Submitted to: Crop Science
Publication Type: Peer Reviewed Journal
Publication Acceptance Date: 11/12/2004
Publication Date: 6/27/2005
Citation: Jensen, K.B., Larson, S.R., Waldron, B.L., Johnson, D.A. 2005. Characterization of hybrids from induced x natural tetraploids of Russian wildrye. Crop Science 45:1305-1311.

Interpretive Summary: Russian wildrye is a cool-season, dryland bunchgrass that provides excellent forage for livestock and wildlife on rangelands of the Northern Great Plains and the Intermountain Region of North America. However, its relatively slow seedling growth and development has reduced its widespread use as a range grass. Plant collections from Eurasia with chromosome numbers of 28 have exhibited increased seedling growth and development over Russian wildrye cultivars with 14 chromosomes. The 28 chromosome plants are not as drought tolerant as the 14 chromosome cultivars. This paper describes the process used to cross the 14 and 28 chromosome plants. It reports on the meiotic behavior, molecular diversity, forage potential, and seed characteristics of the hybrid population. Meiotically the hybrid is stable, fertile, and increases in forage and seed yield, and seedling vigor are possible through selection.

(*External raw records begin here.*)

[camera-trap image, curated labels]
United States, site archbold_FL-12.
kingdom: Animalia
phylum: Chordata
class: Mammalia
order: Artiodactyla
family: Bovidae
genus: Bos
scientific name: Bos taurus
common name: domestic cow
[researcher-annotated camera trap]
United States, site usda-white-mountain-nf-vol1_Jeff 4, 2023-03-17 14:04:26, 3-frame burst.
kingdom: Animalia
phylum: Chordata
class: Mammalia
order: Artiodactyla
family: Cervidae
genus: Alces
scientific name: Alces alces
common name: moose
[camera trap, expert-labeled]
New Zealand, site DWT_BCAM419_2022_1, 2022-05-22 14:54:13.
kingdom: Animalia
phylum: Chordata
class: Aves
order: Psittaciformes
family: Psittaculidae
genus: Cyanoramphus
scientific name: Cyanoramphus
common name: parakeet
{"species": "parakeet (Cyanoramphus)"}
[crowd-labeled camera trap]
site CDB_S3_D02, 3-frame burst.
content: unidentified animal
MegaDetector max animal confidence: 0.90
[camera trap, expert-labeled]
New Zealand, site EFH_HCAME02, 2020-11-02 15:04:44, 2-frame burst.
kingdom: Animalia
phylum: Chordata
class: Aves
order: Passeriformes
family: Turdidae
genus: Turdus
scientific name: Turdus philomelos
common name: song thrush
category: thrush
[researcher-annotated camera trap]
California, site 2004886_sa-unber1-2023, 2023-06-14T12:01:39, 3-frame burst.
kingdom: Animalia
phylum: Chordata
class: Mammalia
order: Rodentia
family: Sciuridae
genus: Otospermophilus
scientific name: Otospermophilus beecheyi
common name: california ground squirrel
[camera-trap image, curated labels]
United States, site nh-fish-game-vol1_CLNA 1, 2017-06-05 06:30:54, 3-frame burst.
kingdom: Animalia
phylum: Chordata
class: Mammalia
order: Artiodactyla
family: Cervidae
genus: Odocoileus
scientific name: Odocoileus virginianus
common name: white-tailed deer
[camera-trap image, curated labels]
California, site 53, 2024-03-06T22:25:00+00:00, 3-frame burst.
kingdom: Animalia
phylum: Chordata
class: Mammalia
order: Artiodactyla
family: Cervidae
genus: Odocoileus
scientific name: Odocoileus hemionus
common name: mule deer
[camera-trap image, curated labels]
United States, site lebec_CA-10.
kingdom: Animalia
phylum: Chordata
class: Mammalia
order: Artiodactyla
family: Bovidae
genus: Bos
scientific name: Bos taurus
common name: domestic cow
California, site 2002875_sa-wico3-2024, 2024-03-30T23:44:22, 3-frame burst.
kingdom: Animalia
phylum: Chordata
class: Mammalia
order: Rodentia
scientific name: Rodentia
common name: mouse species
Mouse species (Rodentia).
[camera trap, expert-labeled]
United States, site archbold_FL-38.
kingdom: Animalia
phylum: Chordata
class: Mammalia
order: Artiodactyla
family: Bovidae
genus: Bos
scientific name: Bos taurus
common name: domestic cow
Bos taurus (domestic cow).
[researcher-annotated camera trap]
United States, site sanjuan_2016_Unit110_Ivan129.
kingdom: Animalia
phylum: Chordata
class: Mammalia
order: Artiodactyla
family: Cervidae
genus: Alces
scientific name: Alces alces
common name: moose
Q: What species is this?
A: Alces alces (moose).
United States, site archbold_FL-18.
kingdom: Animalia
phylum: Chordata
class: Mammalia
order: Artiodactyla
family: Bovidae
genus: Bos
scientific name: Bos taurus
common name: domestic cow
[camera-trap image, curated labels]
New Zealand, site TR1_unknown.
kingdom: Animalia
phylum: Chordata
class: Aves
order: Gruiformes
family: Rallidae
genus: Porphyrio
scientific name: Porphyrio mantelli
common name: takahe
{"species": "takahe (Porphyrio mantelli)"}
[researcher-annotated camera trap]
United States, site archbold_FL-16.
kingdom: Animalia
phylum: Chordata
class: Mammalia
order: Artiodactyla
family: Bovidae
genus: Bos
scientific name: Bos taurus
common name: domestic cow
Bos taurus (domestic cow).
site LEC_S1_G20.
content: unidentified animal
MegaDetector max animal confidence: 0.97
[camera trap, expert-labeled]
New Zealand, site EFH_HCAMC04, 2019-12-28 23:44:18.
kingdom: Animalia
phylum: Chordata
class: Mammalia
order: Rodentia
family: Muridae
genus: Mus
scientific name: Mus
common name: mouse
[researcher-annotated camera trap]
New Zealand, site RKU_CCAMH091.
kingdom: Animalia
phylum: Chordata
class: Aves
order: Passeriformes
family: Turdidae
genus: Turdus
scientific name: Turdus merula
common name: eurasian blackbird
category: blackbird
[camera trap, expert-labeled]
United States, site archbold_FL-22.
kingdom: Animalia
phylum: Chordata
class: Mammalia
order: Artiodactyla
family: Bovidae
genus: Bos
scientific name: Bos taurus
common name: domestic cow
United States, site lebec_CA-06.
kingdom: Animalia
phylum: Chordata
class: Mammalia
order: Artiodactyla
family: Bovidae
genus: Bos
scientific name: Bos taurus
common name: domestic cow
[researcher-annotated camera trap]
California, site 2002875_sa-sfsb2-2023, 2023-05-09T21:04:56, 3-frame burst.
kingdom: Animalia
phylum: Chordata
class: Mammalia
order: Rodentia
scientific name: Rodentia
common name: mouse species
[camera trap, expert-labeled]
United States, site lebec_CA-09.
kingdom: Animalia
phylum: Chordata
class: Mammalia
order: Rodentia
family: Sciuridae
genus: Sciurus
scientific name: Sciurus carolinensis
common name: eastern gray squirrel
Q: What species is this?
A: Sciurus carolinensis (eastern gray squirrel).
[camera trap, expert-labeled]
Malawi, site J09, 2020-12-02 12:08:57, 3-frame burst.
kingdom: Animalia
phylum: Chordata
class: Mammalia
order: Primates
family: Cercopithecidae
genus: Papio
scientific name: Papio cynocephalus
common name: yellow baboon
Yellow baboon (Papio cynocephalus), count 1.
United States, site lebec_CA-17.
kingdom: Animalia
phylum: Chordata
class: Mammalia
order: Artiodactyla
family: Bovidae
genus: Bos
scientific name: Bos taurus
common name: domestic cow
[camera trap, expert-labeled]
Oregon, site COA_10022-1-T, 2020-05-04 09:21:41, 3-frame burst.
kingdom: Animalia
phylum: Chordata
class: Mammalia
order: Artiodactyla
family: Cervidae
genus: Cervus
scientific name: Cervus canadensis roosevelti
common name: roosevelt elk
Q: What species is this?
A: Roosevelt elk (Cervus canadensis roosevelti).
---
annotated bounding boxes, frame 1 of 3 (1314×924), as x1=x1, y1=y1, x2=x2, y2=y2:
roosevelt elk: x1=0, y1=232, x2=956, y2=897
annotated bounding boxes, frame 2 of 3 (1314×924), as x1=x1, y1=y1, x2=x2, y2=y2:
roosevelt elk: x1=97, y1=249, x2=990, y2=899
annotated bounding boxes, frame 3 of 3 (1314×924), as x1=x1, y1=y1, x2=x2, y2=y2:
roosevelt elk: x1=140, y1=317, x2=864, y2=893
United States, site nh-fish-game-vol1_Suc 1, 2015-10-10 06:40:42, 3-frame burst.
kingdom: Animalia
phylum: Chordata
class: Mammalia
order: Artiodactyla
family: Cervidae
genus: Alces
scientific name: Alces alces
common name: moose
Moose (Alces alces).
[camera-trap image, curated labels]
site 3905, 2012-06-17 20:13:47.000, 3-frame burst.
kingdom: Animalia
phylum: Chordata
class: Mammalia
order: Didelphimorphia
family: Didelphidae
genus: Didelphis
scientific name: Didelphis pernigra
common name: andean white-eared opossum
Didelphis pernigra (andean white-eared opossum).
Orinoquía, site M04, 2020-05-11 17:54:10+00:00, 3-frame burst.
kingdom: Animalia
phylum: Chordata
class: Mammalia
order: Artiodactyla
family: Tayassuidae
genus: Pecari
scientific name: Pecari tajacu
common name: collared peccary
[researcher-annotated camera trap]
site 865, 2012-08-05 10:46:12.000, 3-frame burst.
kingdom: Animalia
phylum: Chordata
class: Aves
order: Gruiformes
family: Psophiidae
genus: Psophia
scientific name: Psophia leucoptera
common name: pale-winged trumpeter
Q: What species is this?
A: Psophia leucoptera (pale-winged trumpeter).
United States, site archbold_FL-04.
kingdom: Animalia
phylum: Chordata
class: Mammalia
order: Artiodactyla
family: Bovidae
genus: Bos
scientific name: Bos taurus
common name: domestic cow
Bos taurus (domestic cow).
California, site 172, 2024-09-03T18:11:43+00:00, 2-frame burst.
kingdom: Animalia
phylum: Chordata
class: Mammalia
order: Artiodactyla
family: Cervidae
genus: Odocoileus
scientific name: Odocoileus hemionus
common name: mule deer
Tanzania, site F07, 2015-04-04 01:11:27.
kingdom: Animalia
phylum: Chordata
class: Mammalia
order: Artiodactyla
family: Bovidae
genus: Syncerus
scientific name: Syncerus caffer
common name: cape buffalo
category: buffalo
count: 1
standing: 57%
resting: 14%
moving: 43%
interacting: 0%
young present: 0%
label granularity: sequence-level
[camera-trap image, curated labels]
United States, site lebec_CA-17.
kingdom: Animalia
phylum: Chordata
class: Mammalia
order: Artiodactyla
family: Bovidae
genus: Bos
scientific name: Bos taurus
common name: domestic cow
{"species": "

Technical Abstract: Because of restrictions imposed by hybridization barriers, Russian wildrye [Psathyrostachys juncea (Fisch.) Nevski] breeders have usually limited themselves to selection and hybridization within ploidy levels. Plants of diploid (2n=2x=14) Russian wildrye tend to be shorter, finer stemmed, leafier, and generally higher in forage production than tetraploids (2n=4x=28), which have larger seeds and superior seedling vigor. The principle objectives of the present study were to combine the gene(s) from diploid and tetraploid Russian wildrye into a stable population, and evaluate variability in chromosome behavior, molecular genetic diversity, forage production, seed characteristics, and seedling vigor of the hybrids. Cytologically, the hybrid population behaved as an autotetraploid averaging 0.50 univalents + 9.37 bivalents + 0.24 trivalents + 1.98 quadrivalents per cell. Narrow-sense heritabilities were 31, 63, 17, and 23% for dry matter yield, total seed yield, 100-seed weight, and rate of seedling emergence, respectively. Coefficients of determination (r2) among parent and half-sib family means were 0.12, 0.29, 0.09, and 0.72 for the above traits, respectively. Positive response to selection pressure for improved seed yield, rate of seedling emergence, and dry matter production were achieved and additional gains are expected. Any major improvement in seed mass would be limited without broadening the genetic base of the hybrid.